Dreaming up and writing Mad at EC Comics, Kurtzman virtually invented what would become the era's dominant tone of irreverent self-reference: one form of pop culture mocking all other forms, and itself. Kurtzman inspired several of the artists in this show, including Crumb, whose exemplarily twisted panels first appeared in Kurtzman's post-Mad magazine Help!, and Art Spiegelman, whose Pulitzer Prize-winning Maus in 1986 spurred a lot of high-minded people toward a belated appreciation of the form. (A comic book about the Holocaust — that must somehow be important!)

So comics finally got some respect on the walls of famous museums. That must be a good thing... right?

THE SPIEGELMAN CATALOG

To the arbiters of 20th century art, comics had plenty of handicaps. It was printed on disposable paper (hence not worth saving, owning or investing in). It was popular (the wrong people liked it), American (when high culture was a European near-monopoly) and, worst of all, funny.

For ages, comics art got into museums only when reflected in the work of an acceptable, "real" artist like Roy Lichtenstein. He, Robert Rauschenberg, Andy Warhol and other so-called pop artists were not pop at all; they were commenting from on high, the familiar perch of the intellectual, when they deigned to use vulgar artifacts as the subjects of their paintings. This snobbery still vexes Spiegelman. "I have all sorts of issues with the idea that a Lichtenstein painting of a comic book panel is art but the original comic panel it draws on is not considered art," he told TIME's Jeanne McDowell for a 2005 story we did on the exhibition. "I hate that whole attitude and way of looking at this stuff. Lichtenstein did for comics what Warhol did for Campbell's Soup — it had nothing to do with comics. It had to do with exploiting the form without any of the content."

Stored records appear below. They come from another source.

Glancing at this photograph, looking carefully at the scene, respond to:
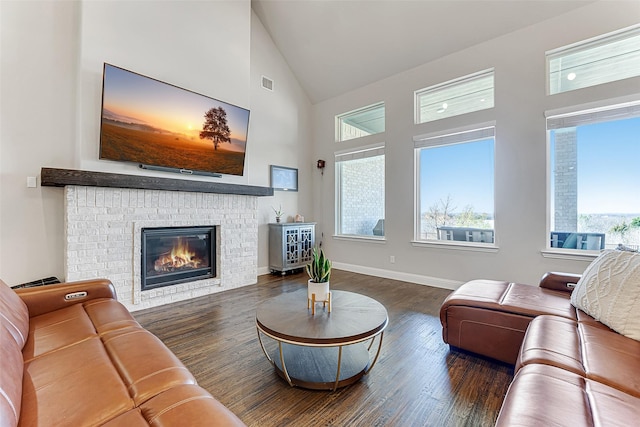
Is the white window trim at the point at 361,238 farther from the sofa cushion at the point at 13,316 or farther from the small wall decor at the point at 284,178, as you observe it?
the sofa cushion at the point at 13,316

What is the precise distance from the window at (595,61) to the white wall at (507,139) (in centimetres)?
10

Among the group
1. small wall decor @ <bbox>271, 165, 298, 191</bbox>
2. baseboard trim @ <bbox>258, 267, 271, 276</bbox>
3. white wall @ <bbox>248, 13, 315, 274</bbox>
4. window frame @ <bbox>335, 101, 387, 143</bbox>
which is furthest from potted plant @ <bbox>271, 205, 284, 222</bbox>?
window frame @ <bbox>335, 101, 387, 143</bbox>

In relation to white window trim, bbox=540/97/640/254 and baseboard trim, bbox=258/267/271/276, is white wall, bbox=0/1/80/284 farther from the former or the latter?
white window trim, bbox=540/97/640/254

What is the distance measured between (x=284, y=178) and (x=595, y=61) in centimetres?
446

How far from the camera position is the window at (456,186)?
3840 mm

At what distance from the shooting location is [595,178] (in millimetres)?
3133

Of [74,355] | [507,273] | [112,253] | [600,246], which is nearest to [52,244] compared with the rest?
[112,253]

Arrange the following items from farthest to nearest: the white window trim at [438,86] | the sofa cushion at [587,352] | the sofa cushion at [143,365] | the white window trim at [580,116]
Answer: the white window trim at [438,86] → the white window trim at [580,116] → the sofa cushion at [587,352] → the sofa cushion at [143,365]

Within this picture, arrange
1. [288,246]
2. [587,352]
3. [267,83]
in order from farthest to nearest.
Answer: [267,83]
[288,246]
[587,352]

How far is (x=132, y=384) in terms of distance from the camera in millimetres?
1047

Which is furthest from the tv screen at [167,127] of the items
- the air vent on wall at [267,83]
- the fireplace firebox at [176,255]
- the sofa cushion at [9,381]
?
the sofa cushion at [9,381]

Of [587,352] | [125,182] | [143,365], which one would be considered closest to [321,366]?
[143,365]

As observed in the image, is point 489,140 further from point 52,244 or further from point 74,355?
point 52,244

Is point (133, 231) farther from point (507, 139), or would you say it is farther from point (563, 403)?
point (507, 139)
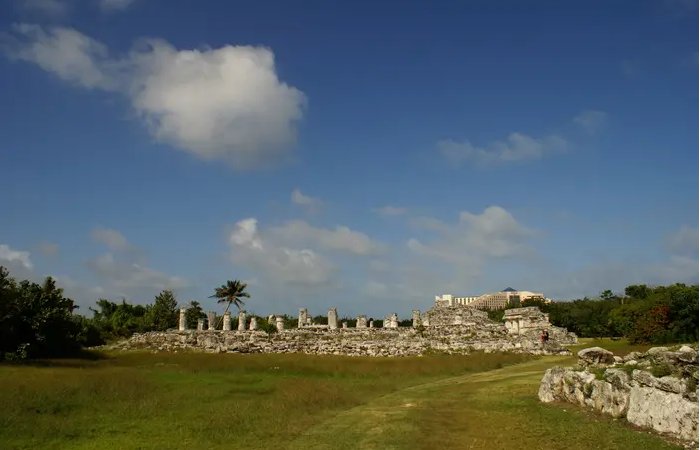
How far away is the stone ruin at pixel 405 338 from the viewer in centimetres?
4244

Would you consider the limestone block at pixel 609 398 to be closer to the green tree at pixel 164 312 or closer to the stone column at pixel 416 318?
the stone column at pixel 416 318

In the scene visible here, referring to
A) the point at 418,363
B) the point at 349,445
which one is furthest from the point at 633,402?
the point at 418,363

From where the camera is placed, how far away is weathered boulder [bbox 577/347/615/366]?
21.7 metres

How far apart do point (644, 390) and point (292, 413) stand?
37.8 ft

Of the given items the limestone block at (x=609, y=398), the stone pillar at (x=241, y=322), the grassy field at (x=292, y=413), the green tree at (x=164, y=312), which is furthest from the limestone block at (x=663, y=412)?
the green tree at (x=164, y=312)

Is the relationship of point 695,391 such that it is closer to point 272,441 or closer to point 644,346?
point 272,441

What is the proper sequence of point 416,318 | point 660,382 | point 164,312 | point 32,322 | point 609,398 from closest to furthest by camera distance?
point 660,382
point 609,398
point 32,322
point 416,318
point 164,312

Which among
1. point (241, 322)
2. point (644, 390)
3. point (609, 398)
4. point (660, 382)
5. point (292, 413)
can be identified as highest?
point (241, 322)

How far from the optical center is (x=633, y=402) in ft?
50.5

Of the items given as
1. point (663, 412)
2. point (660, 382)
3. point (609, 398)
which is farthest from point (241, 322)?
point (663, 412)

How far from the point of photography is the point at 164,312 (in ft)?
247

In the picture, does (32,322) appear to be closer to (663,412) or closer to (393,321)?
(393,321)

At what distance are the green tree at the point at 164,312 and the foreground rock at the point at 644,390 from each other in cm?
6123

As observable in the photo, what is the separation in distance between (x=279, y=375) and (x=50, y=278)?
3156 cm
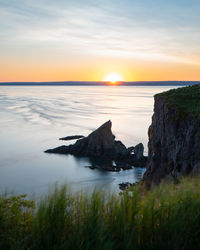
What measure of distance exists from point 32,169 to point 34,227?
3979 centimetres

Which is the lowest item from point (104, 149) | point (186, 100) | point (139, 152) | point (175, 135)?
point (104, 149)

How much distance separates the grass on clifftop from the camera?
21359mm

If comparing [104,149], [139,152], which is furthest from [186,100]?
[104,149]

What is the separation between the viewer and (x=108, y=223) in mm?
6289

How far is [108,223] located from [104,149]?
154ft

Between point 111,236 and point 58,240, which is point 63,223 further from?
point 111,236

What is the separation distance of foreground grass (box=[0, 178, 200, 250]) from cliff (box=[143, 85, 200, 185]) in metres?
11.7

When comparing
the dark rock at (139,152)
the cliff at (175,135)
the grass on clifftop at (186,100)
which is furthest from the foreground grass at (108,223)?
the dark rock at (139,152)

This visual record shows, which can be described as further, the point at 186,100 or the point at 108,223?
the point at 186,100

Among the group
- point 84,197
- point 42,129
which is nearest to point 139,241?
point 84,197

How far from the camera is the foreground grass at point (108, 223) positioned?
5.93 meters

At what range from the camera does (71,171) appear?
1775 inches

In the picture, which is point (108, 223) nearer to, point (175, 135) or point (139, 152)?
point (175, 135)

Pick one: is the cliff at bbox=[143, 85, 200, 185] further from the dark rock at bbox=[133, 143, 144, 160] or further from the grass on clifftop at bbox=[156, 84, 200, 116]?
the dark rock at bbox=[133, 143, 144, 160]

Many comics artists, including Kurtzman and much of the Mad gang, had been schooled in fine art before turning to the strips. Some, like Will Elder, Kurtzman's loopiest cartoonist, and Al Feldstein, the mastermind of EC's horror and science fiction comics before becoming editor of Mad in 1956, have turned to more respectable forms of watercolors — what could easily be recognized as art, if not great art — in their twilight years. But in their prime, when Elder and Feldstein (and Herriman and Segar and King) were doing their most vigorous work, sending out comic distress signals under the academic radar, they probably didn't think of themselves as Picassos.

Nor did they need to, considering how wide their audience and influence were. "At one time comics were genuinely a mass medium," Spiegelman said, "and didn't have to seek approval form the cultural institutions that exist. As that has changed, comics have had to reinvent themselves or die." Reinvent they did, and in the process reinvented the publishing business. As artist Raymond Pettibon puts in in the exhibition catalog: "Comics, the jilted suitor of the high airs art world, come back as the savior of the book industry in the form of the graphic novel."